In autumn 2012, a heavy rainstorm caused the Amgu River in northern Primorye to burst its banks and wash out a small section of road leading into the village of Amgu. This settlement, barely offset from the Sea of Japan by a narrow, sandy beach, was poised to be cleaved in two by the massing waters. Luckily, the escalating pressure caused a second river mouth to burst through the beach and into the bay. The water levels receded and the village was saved.
The residents of Amgu, shaken by this near-catastrophe, raised a tall, earthen dyke between the river and the adjacent road in response. This would prevent such a disaster from threatening again, they reasoned.

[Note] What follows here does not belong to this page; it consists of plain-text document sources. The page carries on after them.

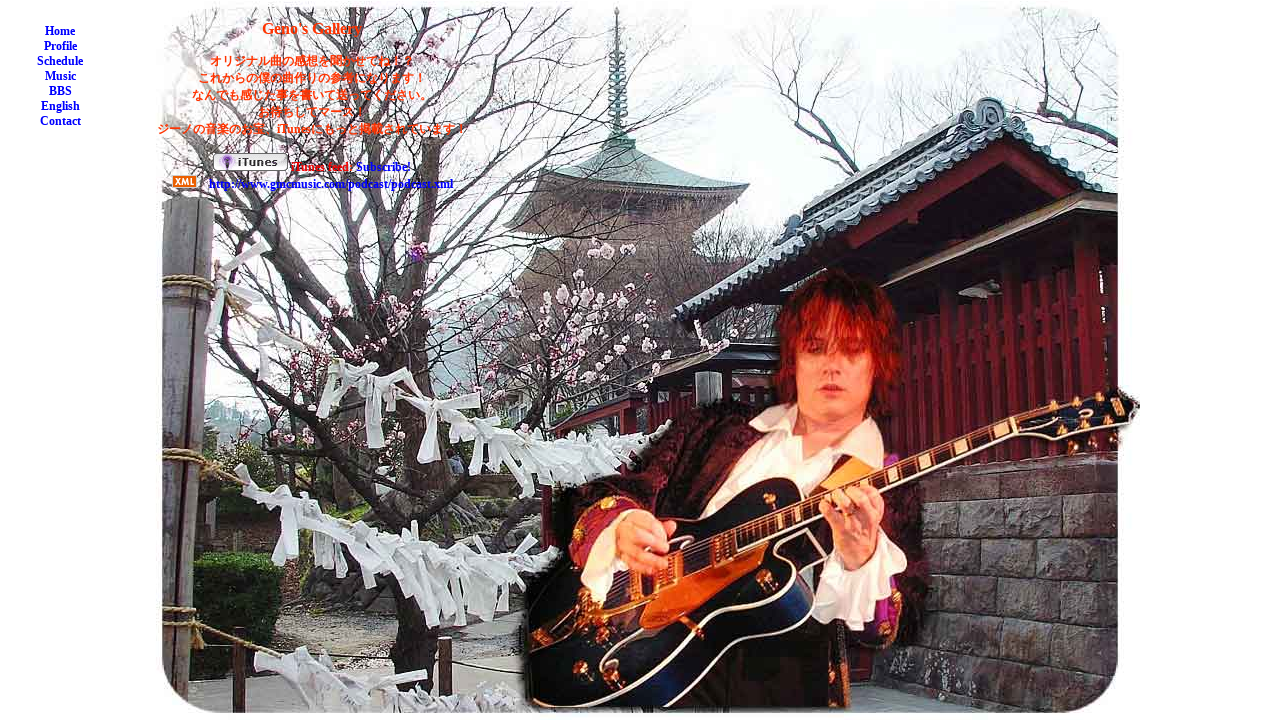

--- FILE ---
content_type: text/html
request_url: https://www.gmcmusic.com/slideshow/slideshow.html
body_size: 1401
content:
<html lang="ja" xmlns="http://www.w3.org/1999/xhtml"><head>
<meta http-equiv="Content-Type" content="text/html;charset=utf-8" /><title>slideshow</title><style type="text/css" media="screen"><!--
body{color:black;background-color:#fff;background-image:url(../images/zenkoji.jpg);background-repeat:no-repeat;background-position:center}h1{color:orange;font-size:14px;font-weight:bold;text-decoration:none}p{color:#f30;font-size:12px;font-weight:bold}a:link{color:#00f;font-size:12px;font-weight:bold;text-decoration:none}a:hover{color:#f30;text-decoration:underline}a:visited{color:#9f0;text-decoration:none}.dsR3 /*agl rulekind:base;*/{position:absolute;top:16px;left:16px;width:72px;height:105px}.dsR8 /*agl rulekind:base;*/{position:absolute;top:0;left:112px;width:384px;height:224px}.dsR9 /*agl rulekind:base;*/{position:absolute;top:224px;left:96px;width:450px;height:350px}-->
</style><link rel="alternate" type="text/xml" title="RSS .92" href="http://gmcmusic.com/podcast/podcast.xml"/></head><body><div style=" position: relative; width: 698px; height: 577px; -adbe-g: p;"><div><object class="dsR9" classid="clsid:D27CDB6E-AE6D-11cf-96B8-444553540000" codebase="http://download.macromedia.com/pub/shockwave/cabs/flash/swflash.cab#version=6,0,0,0" height="350" width="450">
<param name="movie" value="slideshow.swf">
<param name="quality" value="best">
<param name="wmode" value="transparent" />
<param name="play" value="true">
<embed height="350" pluginspage="http://www.macromedia.com/go/getflashplayer" src="slideshow.swf" type="application/x-shockwave-flash" width="450" quality="best" WMODE="transparent" play="true"> 
</object></div><div class="dsR8" style="-adbe-c:c;"><div align="left"><p align="center"><font size="3">Geno's Gallery</font><br><br>オリジナル曲の感想を聞かせてね！？<br>これからの僕の曲作りの参考になります！<br>なんでも感じた事を書いて送ってください。<br>お待ちしてマース！<br>ジーノの音楽のお宝、iTunesにもっと掲載されています！<br>　　<br><a href="http://phobos.apple.com/WebObjects/MZStore.woa/wa/viewPodcast?id=102330782"><img src="../images/itunes.gif" alt="" height="18" width="75" border="0"></a> <font color="#ef0000">iTunes feed</font>: <a href="itpc://www.gmcmusic.com/podcast/podcast.xml">Subscribe!</a><a href="../podcast/podcast.xml?id=102330782"><br><img src="../images/xml.gif" alt="" height="13" width="25" border="0"></a>　<font color="#ee0000"><a href="../podcast/podcast.xml">http://www.gmcmusic.com/podcast/podcast.xml</a><br></font></p></div></div><div>
<table class="dsR3" width="72" border="0" cellspacing="0" cellpadding="0"><tr><td><div align="center"><p><a href="../index.html">Home</a></p></div></td></tr><tr><td><div align="center"><p><a href="../pages/profile.html">Profile</a></p></div></td></tr><tr><td><div align="center"><p><a href="../media/schedule/genoschedule.html">Schedule</a></p></div></td></tr><tr><td><div align="center"><p><a href="../media/music.html">Music</a></p></div></td></tr><tr><td><div align="center"><p><a href="http://projectlib.com/cgi-bin/yybbs2/yybbs.cgi" target="_blank">BBS</a></p></div></td></tr><tr><td><div align="center"><p><a href="../english/genoeng.html">English</a></p></div></td></tr><tr><td><div align="center"><p><a href="mailto:inf&#111;&#64;&#103;&#109;&#99;&#109;&#117;&#115;&#105;&#99;.&#99;&#111;m">Contact</a></p></div></td></tr></table></div></div></body></html>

Two years came and went. Water levels rose and receded. Villagers, lulled into a sense of safety behind this castle wall of mud and rock, remained unaware that the Amgu River was not yet done with them. In fact, like a dragon resting on the valley’s chain, the river was waiting patiently for the right moment to arch its back, spread its wings, and breathe some serious fire.
I’ve been working with Blakiston’s fish owls in Russia for ten years.
A decade of blizzards, floods, cramped quarters, and discovery; all to better understand this charismatic endangered species. The unwavering passion shown by my Russian colleagues Sergei Surmach and Sergei Avdeyuk has been nothing short of inspirational. These men have thrown everything at the owl–a true labor of love–working when there was time but not necessarily when there was money.
Together, the past decade that yielded a vast expansion of our scientific understanding of this salmon-eater and what we need to do to protect it.
Earlier this week, a peer-reviewed paper written by me and Sergei Surmach was released in Bird Conservation International, which is BirdLife International’s scientific journal. In many ways this paper is a culmination of our decade of work: a roadmap for Blakiston’s fish owl conservation in Russia.